* _Things to do_
1) In the backup agent passage, what may the backup agent do with an ongoing backup that exceeds the backup window?
2) State whether each statement agrees with the backup agent passage, giving yes or no and the deciding words quoted from it. (a) The physical device form of the backup agent may include circuitry. (b) Meta-data can be used only to restore an entire backup. (c) A backup schedule may provide specific points in time for a backup process.
3) Copy the backup agent passage without a single change, beginning at the words "At the time" and stopping after "the entire backup.".
--- Start Passage shown ---
At the time of a restoration, the meta-data (e.g., 126A and 126B) may be used by the user or administrator to become better informed of the contents and/or status of a particular backup (e.g., 128A and 128B). The user or administrator may also use the meta-data (e.g., 128A and 128B) to determine individual files to restore from the backup rather than the entire backup.


In one or more embodiments of the invention, the backup agent (e.g., 104) is a physical device. The physical device may include circuitry. The physical device may be, for example, a field-programmable gate array, application specific integrated circuit, programmable processor, microcontroller, digital signal processor, or other hardware processors. The physical device may be adapted to provide the functionality of the backup agents (e.g., 104) described throughout this application.


In one or more embodiments of the invention, the backup agent (e.g., 104) is implemented as computer instructions (e.g., computer code), stored on a persistent storage that when executed, causes a processor to provide the functionality of the backup agent (e.g., 104) described throughout this application.


In one or more embodiments of the invention, the backup agent (e.g., 104) may generate such instructions in accordance with backup schedules that specify when backups are to be generated. In one or more embodiments, a backup schedule may provide specific points in time for a backup process to be performed.


In one or more embodiments of the invention, to satisfy the above-discussed backup schedules, the backup agent (e.g., 104) may monitor a backup window (e.g., four hours, eight hours, etc.) to perform a single backup and/or multiple backups. Additionally, the backup agent (e.g., 104) may pause an ongoing backup if the backup exceeds the backup window. The backup agent (e.g., 104) may then resume the paused backup while performing a next backup in a parallel manner based on the backup schedule.
--- End Passage shown ---
--- Start Extracted entries ---
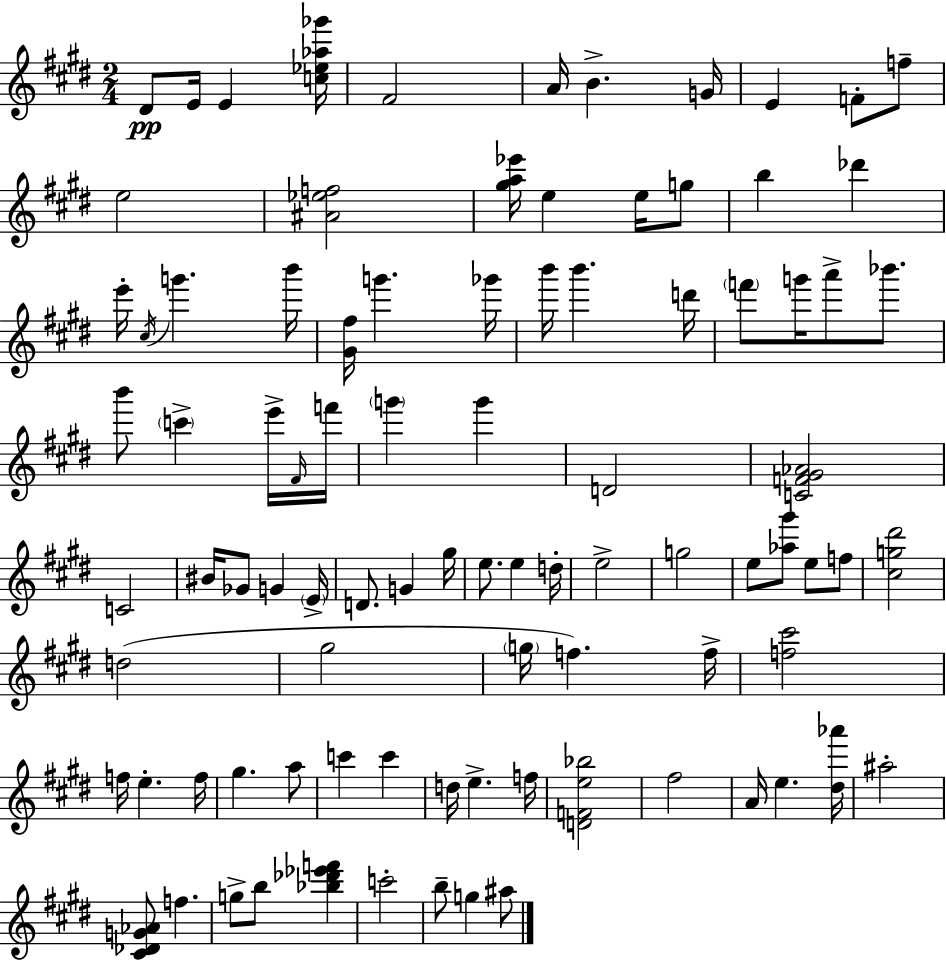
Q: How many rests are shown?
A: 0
--- End Extracted entries ---
--- Start Extracted entries ---
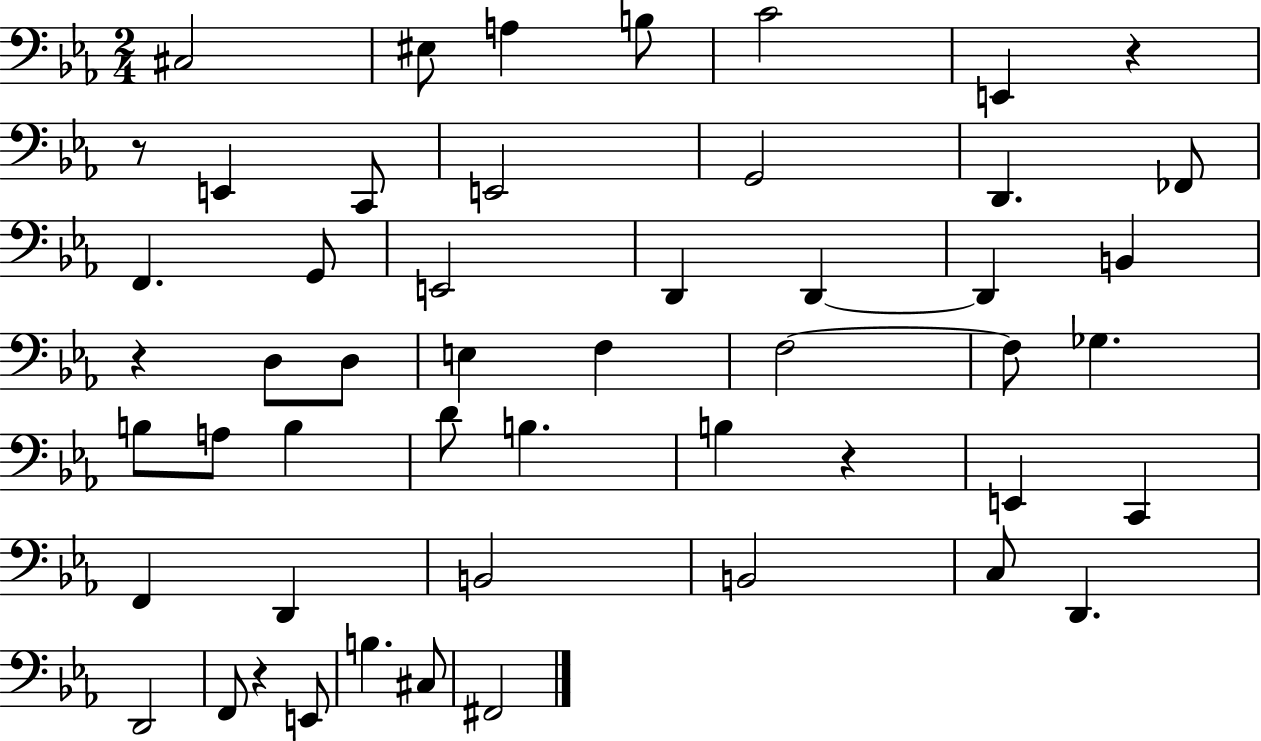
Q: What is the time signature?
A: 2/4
--- End Extracted entries ---
--- Start Extracted entries ---
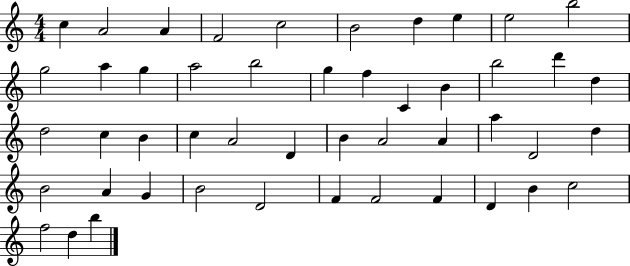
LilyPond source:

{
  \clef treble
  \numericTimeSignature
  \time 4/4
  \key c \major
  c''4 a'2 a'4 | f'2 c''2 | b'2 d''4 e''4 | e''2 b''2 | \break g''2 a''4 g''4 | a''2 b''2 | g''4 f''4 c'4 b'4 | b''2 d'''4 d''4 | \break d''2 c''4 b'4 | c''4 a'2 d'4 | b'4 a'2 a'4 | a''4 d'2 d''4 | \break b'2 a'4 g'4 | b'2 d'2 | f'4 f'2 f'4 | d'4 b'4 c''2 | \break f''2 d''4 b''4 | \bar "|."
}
--- End Extracted entries ---
* _Answers_
1) It may pause the ongoing backup.

2)
(a) Yes: "The physical device may include circuitry."
(b) No: "to determine individual files to restore from the backup rather than the entire backup."
(c) Yes: "a backup schedule may provide specific points in time for a backup process to be performed."

3)
At the time of a restoration, the meta-data (e.g., 126A and 126B) may be used by the user or administrator to become better informed of the contents and/or status of a particular backup (e.g., 128A and 128B). The user or administrator may also use the meta-data (e.g., 128A and 128B) to determine individual files to restore from the backup rather than the entire backup.